(Beginning of EXERCISE DATA)
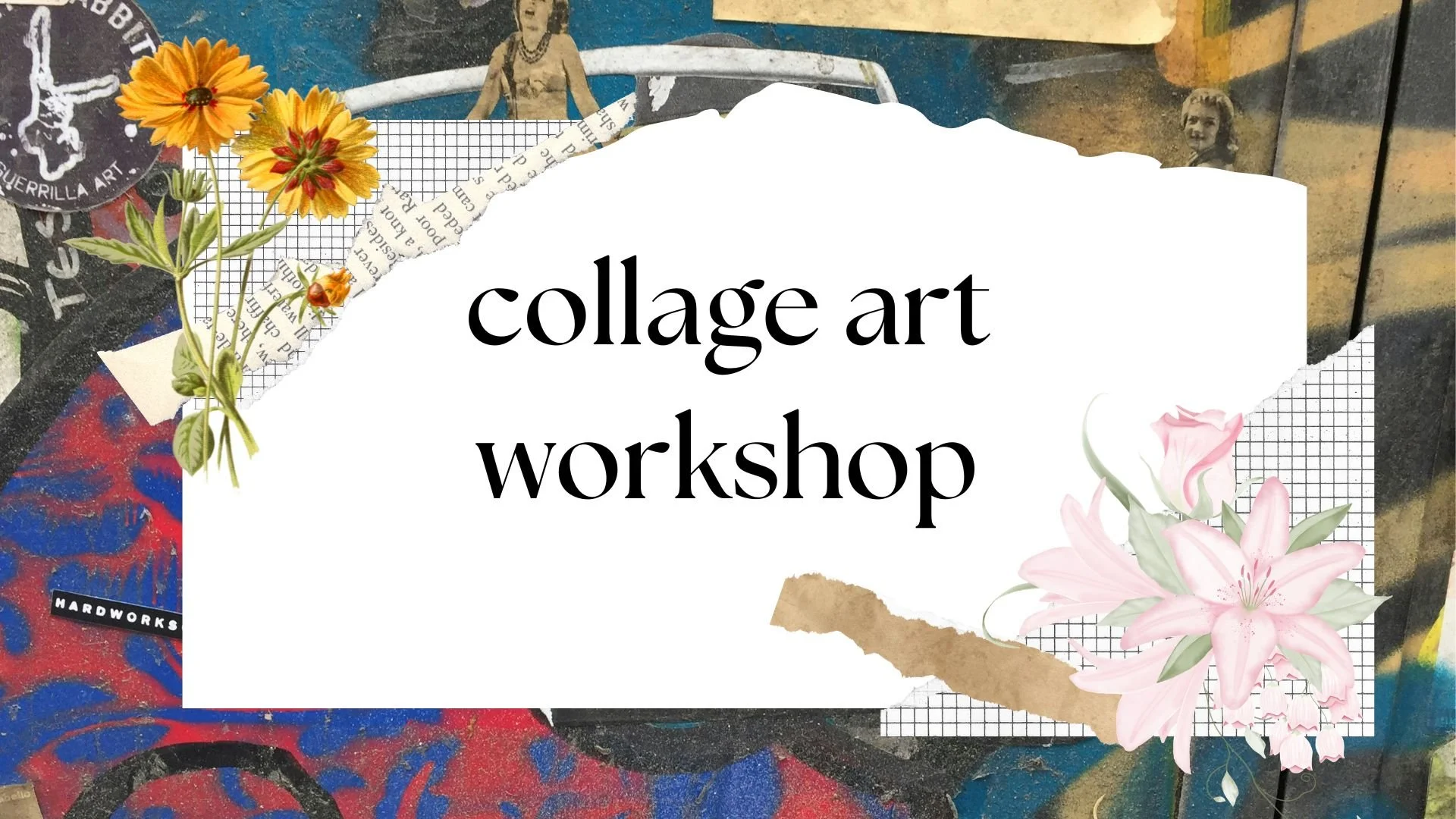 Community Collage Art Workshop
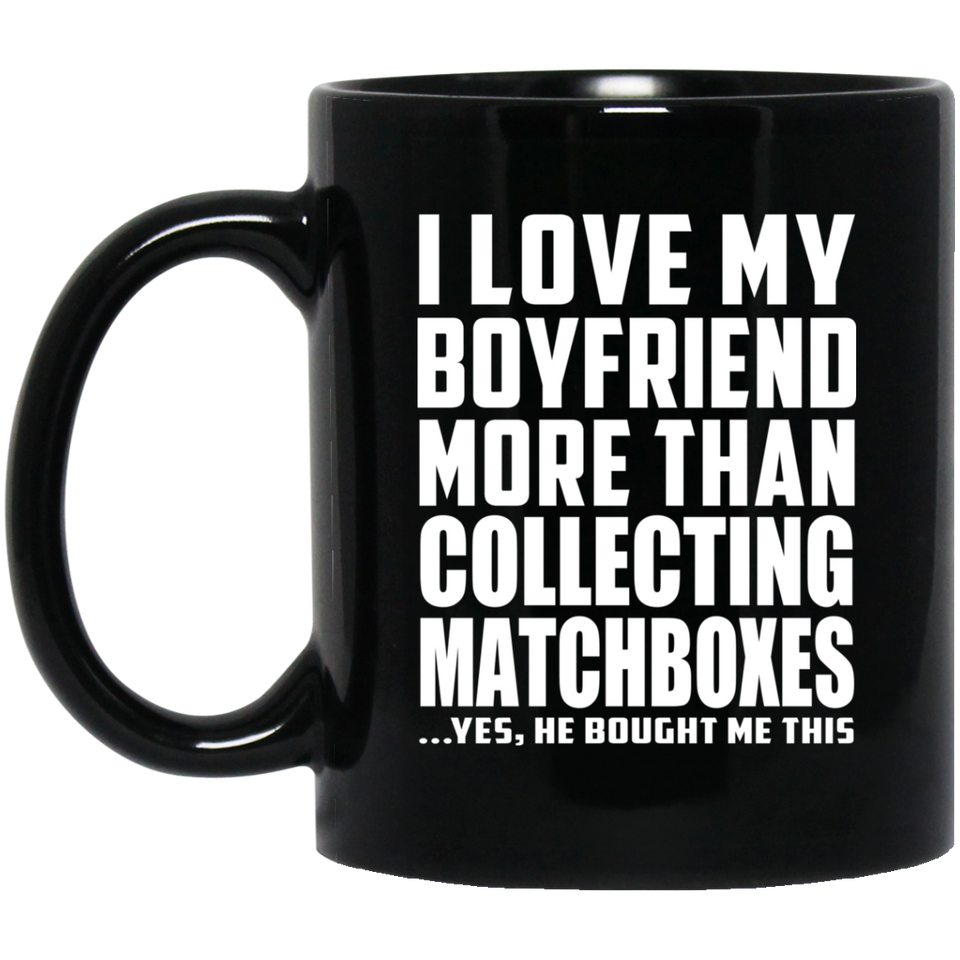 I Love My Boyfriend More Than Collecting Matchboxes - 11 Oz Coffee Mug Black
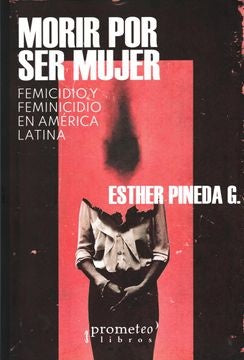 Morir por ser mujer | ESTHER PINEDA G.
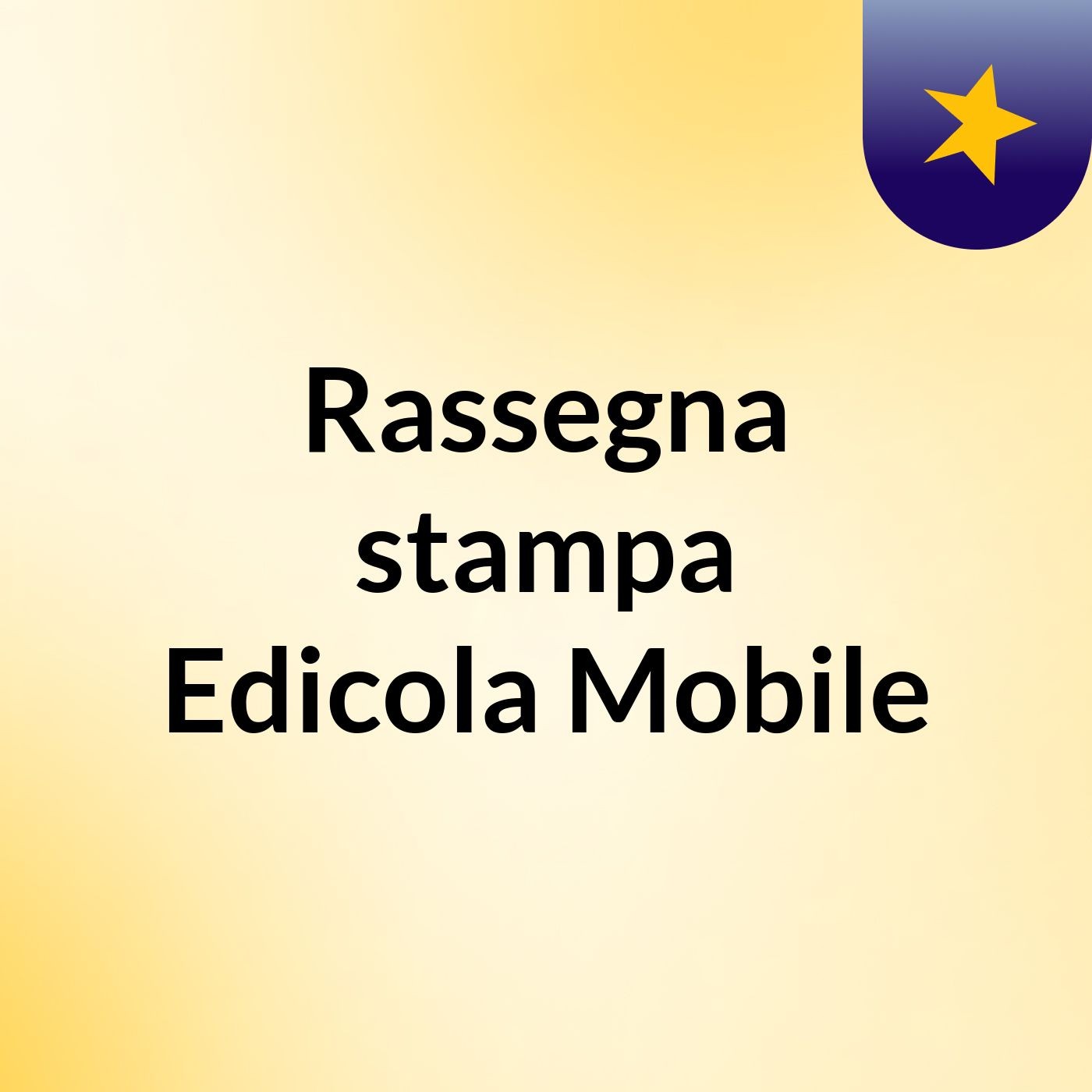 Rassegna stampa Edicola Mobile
(End of EXERCISE DATA)
(Beginning of EXERCISE DATA)
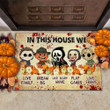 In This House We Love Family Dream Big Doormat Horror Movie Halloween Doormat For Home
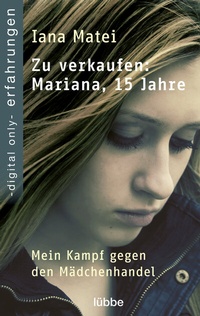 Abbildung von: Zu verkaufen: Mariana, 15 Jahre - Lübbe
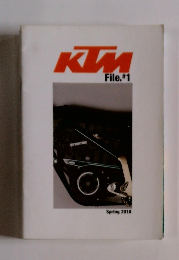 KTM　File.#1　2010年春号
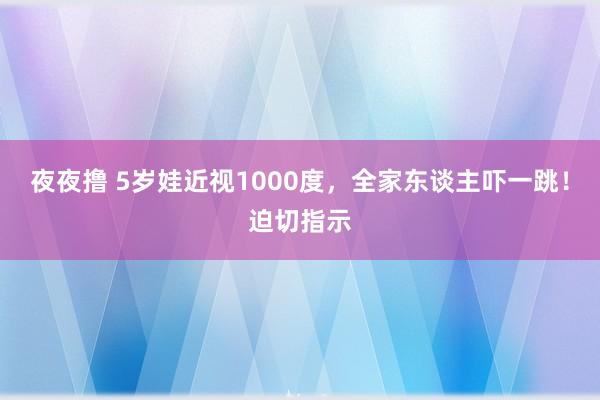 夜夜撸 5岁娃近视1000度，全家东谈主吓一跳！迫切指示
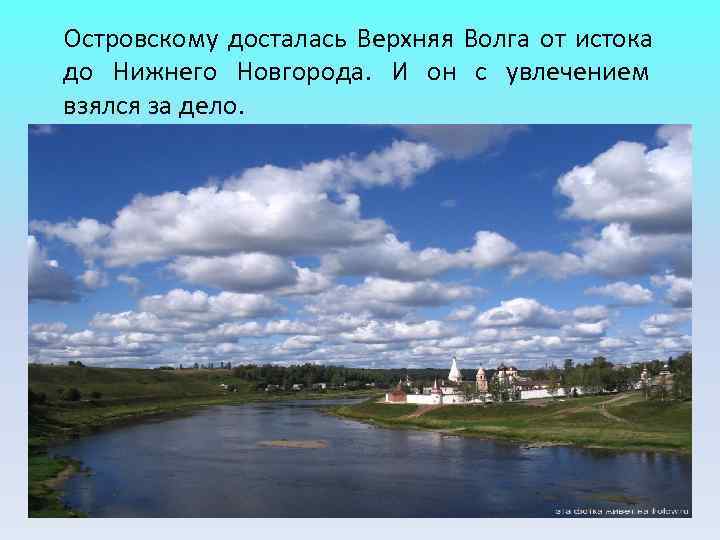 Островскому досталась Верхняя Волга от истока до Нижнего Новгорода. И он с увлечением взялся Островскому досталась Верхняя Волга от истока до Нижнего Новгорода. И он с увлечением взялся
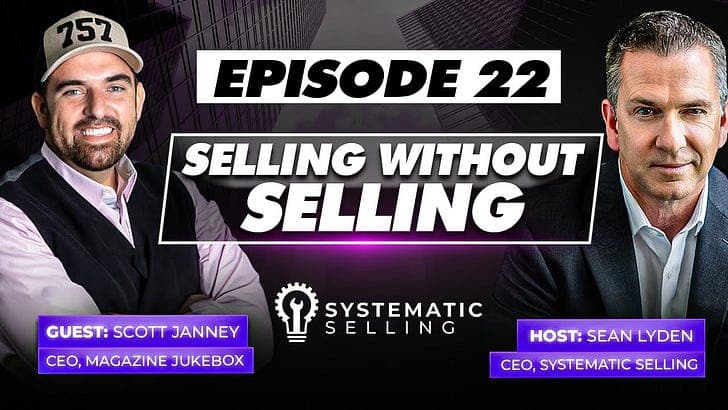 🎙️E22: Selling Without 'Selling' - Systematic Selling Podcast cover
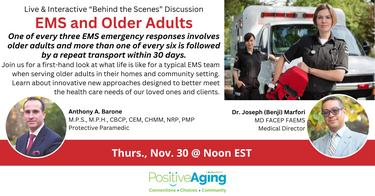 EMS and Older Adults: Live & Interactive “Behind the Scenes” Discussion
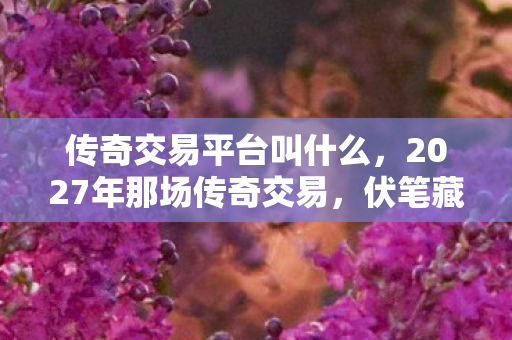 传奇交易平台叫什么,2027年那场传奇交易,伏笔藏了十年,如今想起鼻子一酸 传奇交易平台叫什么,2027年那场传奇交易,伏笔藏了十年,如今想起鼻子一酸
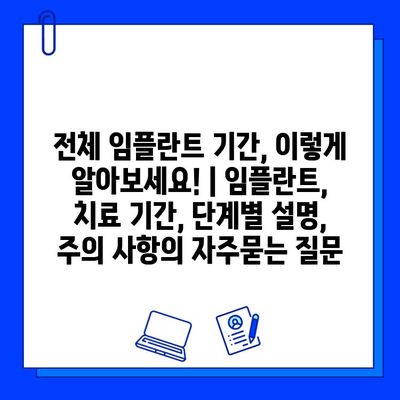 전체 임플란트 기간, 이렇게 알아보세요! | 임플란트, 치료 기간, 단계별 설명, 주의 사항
(End of EXERCISE DATA)
(Beginning of EXERCISE DATA)
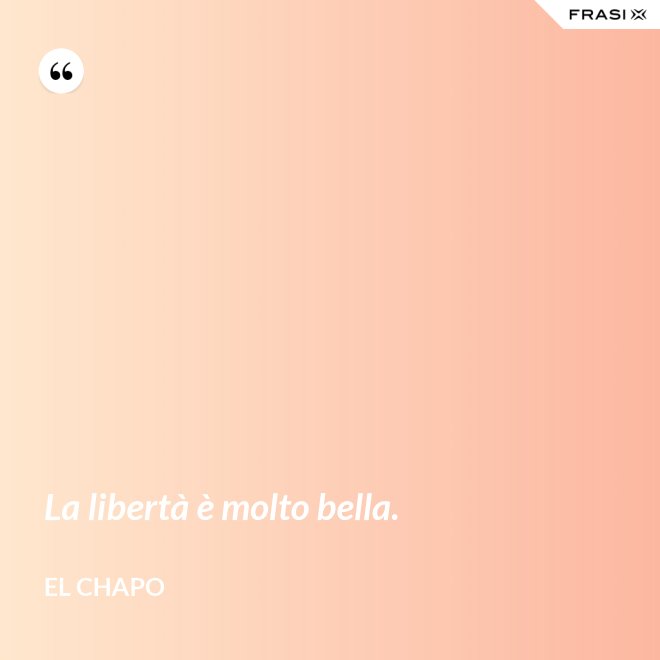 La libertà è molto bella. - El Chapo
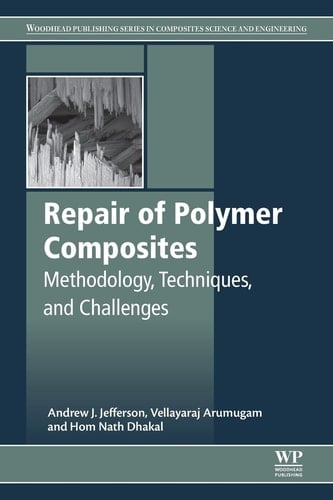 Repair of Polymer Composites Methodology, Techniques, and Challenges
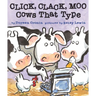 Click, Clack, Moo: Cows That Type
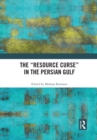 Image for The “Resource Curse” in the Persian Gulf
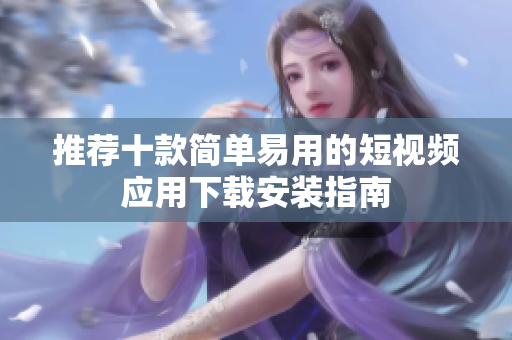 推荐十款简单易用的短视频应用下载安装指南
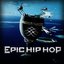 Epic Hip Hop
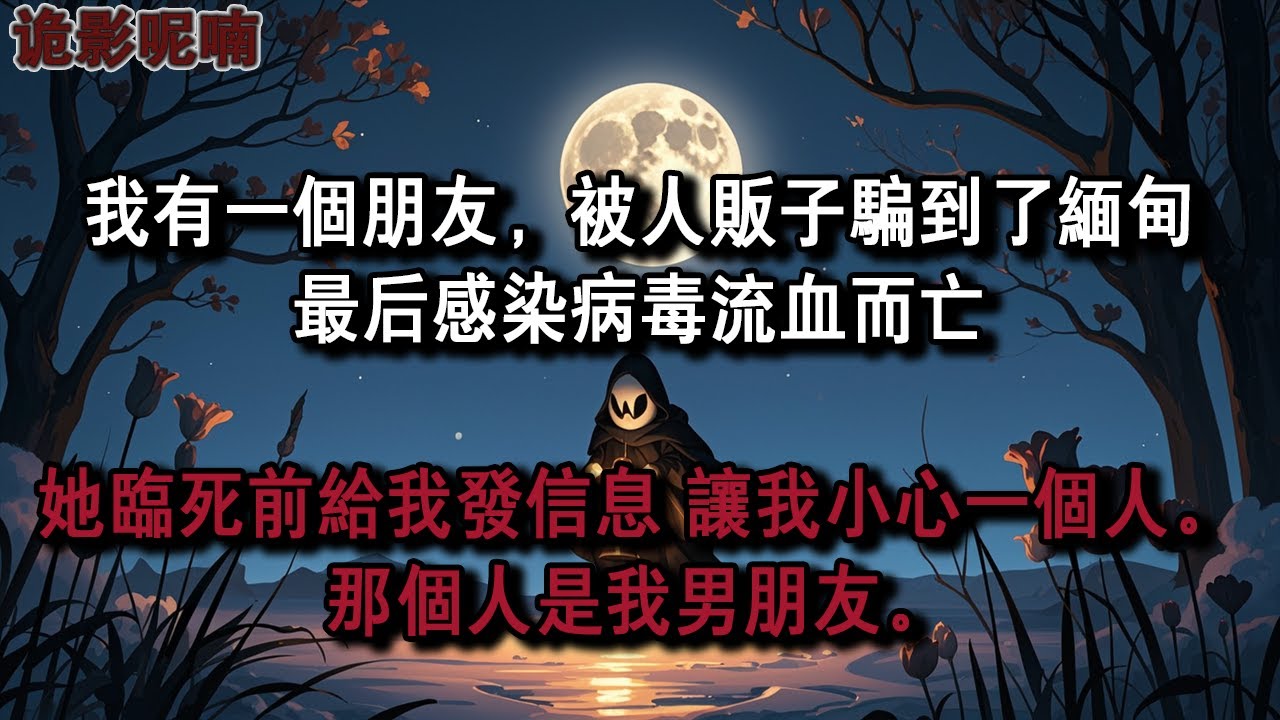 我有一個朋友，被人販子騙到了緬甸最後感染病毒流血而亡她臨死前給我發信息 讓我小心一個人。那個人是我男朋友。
(End of EXERCISE DATA)
Taking the entries above, extract every line from the one bearing "Epic Hip Hop" through the one bearing "我有一個朋友，被人販子騙到了", exactly, with no pictures.

- ANSWER TO THE EXERCISE
 Epic Hip Hop
 我有一個朋友，被人販子騙到了緬甸最後感染病毒流血而亡她臨死前給我發信息 讓我小心一個人。那個人是我男朋友。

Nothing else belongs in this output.